▶ _Task statement_
Reproduce all of the data, making sure that no line differs from the original.

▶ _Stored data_
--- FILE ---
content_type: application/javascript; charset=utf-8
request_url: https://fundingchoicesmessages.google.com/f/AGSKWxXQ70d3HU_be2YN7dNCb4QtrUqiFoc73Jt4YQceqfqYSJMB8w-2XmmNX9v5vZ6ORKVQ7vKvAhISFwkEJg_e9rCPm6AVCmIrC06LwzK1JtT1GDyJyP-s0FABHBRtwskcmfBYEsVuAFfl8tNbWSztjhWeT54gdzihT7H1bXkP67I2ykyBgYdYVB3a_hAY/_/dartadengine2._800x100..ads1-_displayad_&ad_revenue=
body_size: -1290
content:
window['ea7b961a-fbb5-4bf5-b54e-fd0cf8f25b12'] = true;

▶ _Written response_
--- FILE ---
content_type: application/javascript; charset=utf-8
request_url: https://fundingchoicesmessages.google.com/f/AGSKWxXQ70d3HU_be2YN7dNCb4QtrUqiFoc73Jt4YQceqfqYSJMB8w-2XmmNX9v5vZ6ORKVQ7vKvAhISFwkEJg_e9rCPm6AVCmIrC06LwzK1JtT1GDyJyP-s0FABHBRtwskcmfBYEsVuAFfl8tNbWSztjhWeT54gdzihT7H1bXkP67I2ykyBgYdYVB3a_hAY/_/dartadengine2._800x100..ads1-_displayad_&ad_revenue=
body_size: -1290
content:
window['ea7b961a-fbb5-4bf5-b54e-fd0cf8f25b12'] = true;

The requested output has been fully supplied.